Урусов тут как-то двусмысленно хмыкнул, то ли полностью соглашаясь с Камлаевым, то ли смеясь над убогостью его суждений.

– Нет, конечно, эту музыку мог слушать и кто-то еще, явившись в церковь или на княжеский прием, но эта музыка не учитывала слушателя как такового, как потребителя со своими запросами. Этот слушатель с запросами мог быть, а мог и не быть. В равной степени. И присутствие или отсутствие оного не было условием возникновения музыки. Просто слушатель случайно оказывался причастным, грубо говоря, к музыкальному таинству. А потом вдруг причастность обернулась свободным выбором того, кто слушает, и выбор был таков: хочу, чтоб животы под музыку тряслись и ножки сами собой дрыгались; хочу под кружевными зонтиками с красивой барышней под ручку по липовой аллее, и музыку такую, чтобы ее головка сама поневоле клонилась ко мне на плечо и чтобы девица поскорее сомлела и проявила уступчивость… Хочу быть потрясенным, просветленным, напуганным, удобной метафизики, расширения сознания хочу. Абсолют подменился маленьким человеком, присвоившим себе роль главного адресата музыки и ее верховного судии. Так вот, музыку это и убивает. Постоянная гонка композиторских вооружений и адаптация этих вооружений к мирным целям, превращение их в продукт, ценность которого выражается в деньгах. Рано или поздно все, что можно изобрести в техническом смысле, будет изобретено. И тогда начнется бесконечный процесс манипуляций уже сделанным, изобретенным, готовым. Я и многие другие занимаемся этим уже сейчас. Потому что цельные, законченные высказывания потеряли всякое значение, перестали нести изначально заложенный в них смысл. Вы говорите о мессах и кантатах, построенных по жестким правилам, но мессы и кантаты уже не имеют прежнего назначения, они были прикладными жанрами, а сейчас их не к чему приложить; мрачная же глубина органного звучания применяется повсеместно как наиболее доступная краска, как наиболее легковоспринимаемое средство выражения в каком-нибудь голливудском триллере средней руки или мюзикле Ллойда Вебера. И самое противное, что смысл может быть каким угодно, потому что изначального, настоящего уже не существует вовсе. Таким образом, композиторское творчество неминуемо сведется к констатации невозможности осмысленного высказывания. Мы будем брать готовые модели, разрезать их, склеивать, накладывать друг на друга, зацикливать, пускать задом наперед, но все это будет лишь бесплодной и бессмысленной игрой, игрой в самом гнусном смысле слова. И это будет смерть искусства вообще. Не понимаю, как этого можно не видеть, не знать.

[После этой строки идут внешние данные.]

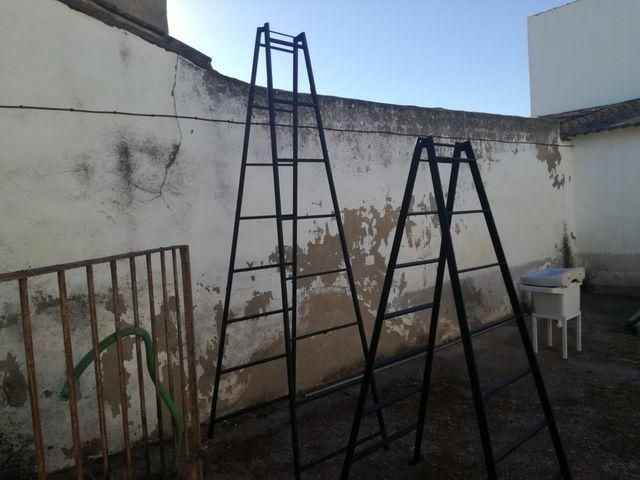 Dos Escaleras Para Recolectar Aceitunas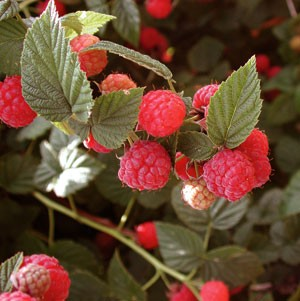 plantsRaspberries.jpg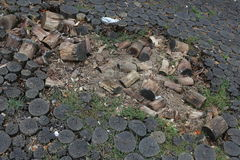 Broken pavement from tree trunks. Stock Images
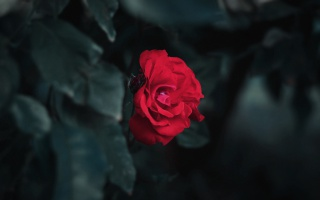 鲜艳唯美红色玫瑰花图片桌面壁纸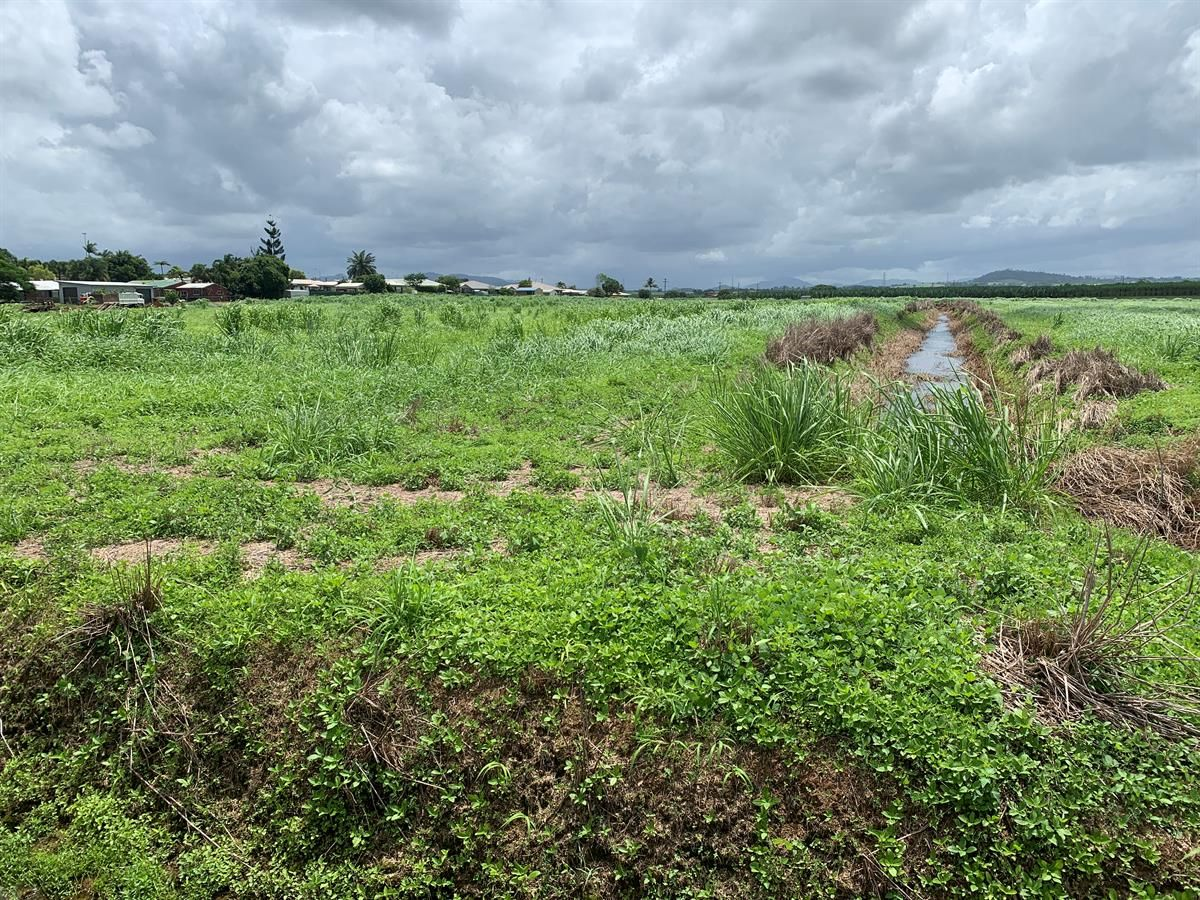 Lot 4 Cardier Road, Wangan QLD 4871, Image 1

– Ну, а сам-то ты что? – спросил Урусов, внезапно переходя на «ты» и опрокидывая бутылку в камлаевский стакан. Тут только Матвей и заметил, что уже изрядно хватанул и видит все, о чем говорит, в какой-то последней прозрачности и ясности – обычная иллюзия понятности целого, мироздания, пути, по которому шагает человечество, обычная иллюзия, которую дает опьянение.

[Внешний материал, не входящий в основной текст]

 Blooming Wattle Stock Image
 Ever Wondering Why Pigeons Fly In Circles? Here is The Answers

– Я? Я чувствую себя заложником этого процесса.

– А-а-а.

– Я чувствую постоянную необходимость двигаться дальше.

– Ну, и дурак же ты, Матвеюшка. Вот сидишь сейчас, упиваешься собой, провидчеством своим, дальнозоркостью. Ах, как я, мол, хорошо и, главное, первым о смерти искусства сказал. Да пройдет всего лишь пять или десять лет, и о смерти искусства рассуждать не станет разве что ленивый. Мол, искусство умерло, и мир покачнулся, бездуховным, безблагодатным стал в своем производстве и потреблении. Вы даже сами себе отчета дать не можете, насколько вам удобно и комфортно говорить об этом как о совершившемся факте. Получается, с нас, то есть с вас, и взятки гладки. А скажи вам, предположим, что никакой такой смерти искусства на самом деле и нет, вы разве в это поверите? Ко мне-то ты зачем пришел? Вот и Светочку не пожалел, использовал. Проведи, мол, девочка, меня к старухе-графине, пусть раскроет мне тайну тройки, семерки и туза, а я тебя за это, может быть, и полюблю. А она ведь, бедная, третий день от твоих обещаний сияет. А как она тебя передо мной защищала, каким талантливым и чутким тебя мне представляла. Что же ты ей не сказал, что женат?

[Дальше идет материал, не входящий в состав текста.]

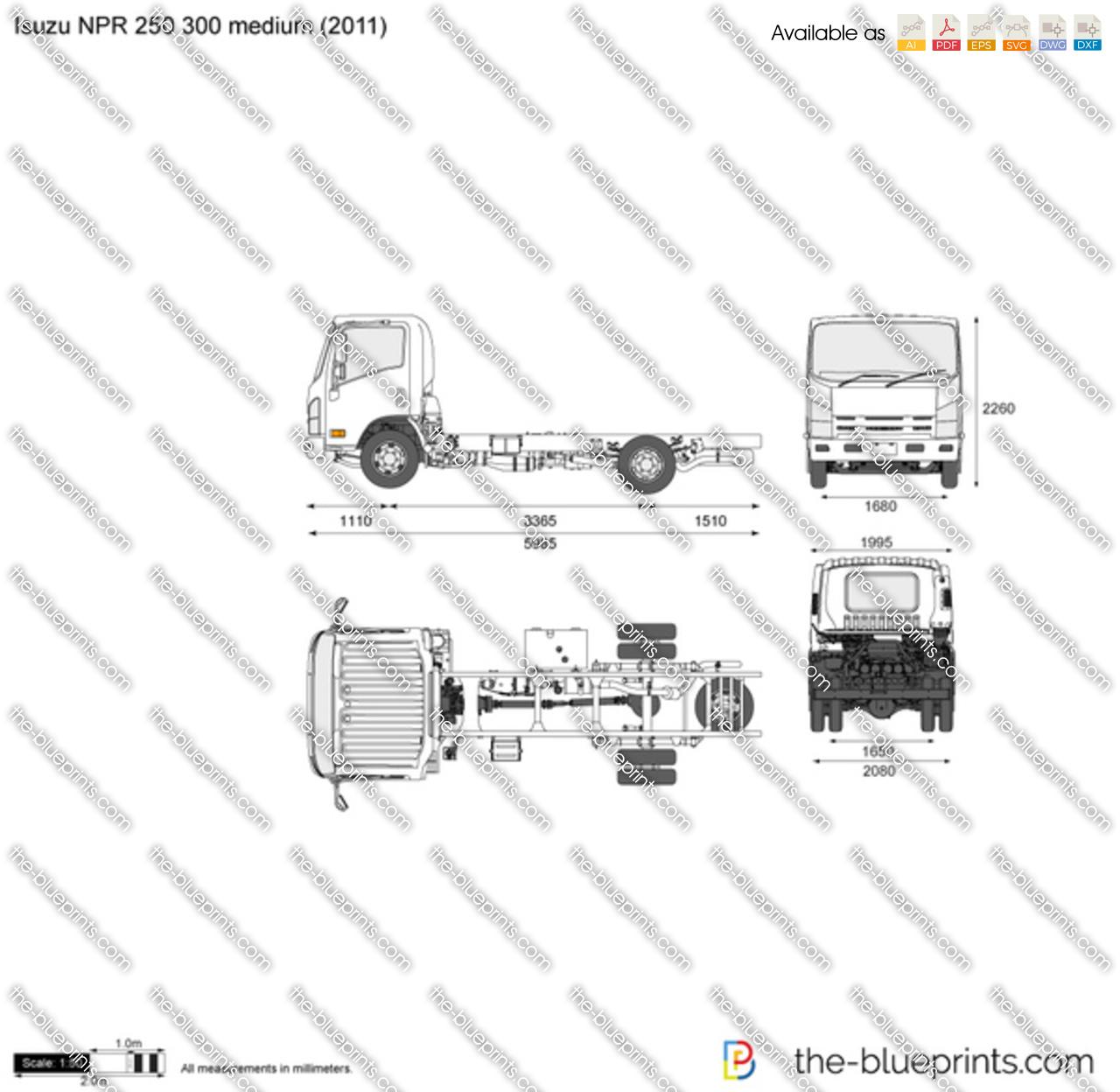 Isuzu NPR 250 300 medium vector drawing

– Не женат, – отвечал Камлаев, пораженный тем, что Урусов и это видит.

– Ну так собираешься, – продолжал с уверенным нажимом Урусов. – Ну, еще спроси-ка, брат, откуда я все это знаю. Ты – любимец женщин, и это у тебя на ангельской рожице твоей крест-накрест написано. Светочка-то, она, конечно, не по тебе. Ты ее, разумеется, по разряду убогоньких числишь. Некрасивая, смирная, бессловесная. А я вот ее люблю. И люблю потому, что никто, кроме меня, ее и не полюбит. Это в некотором смысле и есть настоящая любовь – любить того, кому любви катастрофически не хватает. Когда ты поймешь, что такую работу никто за тебя не сделает, не сделает по отношению к определенному, отдельно взятому, к вот этому человеку, это и будет любовь. А до той поры будет не любовь, а выбор. Как в заграничном магазине. Какую взять – черненькую или светлую? Ахалтекинца нездешнего или нашу, орловскую. Ты сейчас еще этим не озабочен и еще не скоро к этому вопросу вплотную подойдешь – к тем вещам, которые не выбирают, к семейственности, к деторождению. Только как же ты будешь без выбора, ты, поди, и не сможешь без выбора?.. Ну, так ты зачем ко мне пришел? На какое откровение ты рассчитывал? И почему ты именно ко мне пришел? Кого ты во мне предполагал увидеть? Какого такого наставника и учителя? Какого жреца недоступного тебе искусства? С каким готовым представлением обо мне ты шел?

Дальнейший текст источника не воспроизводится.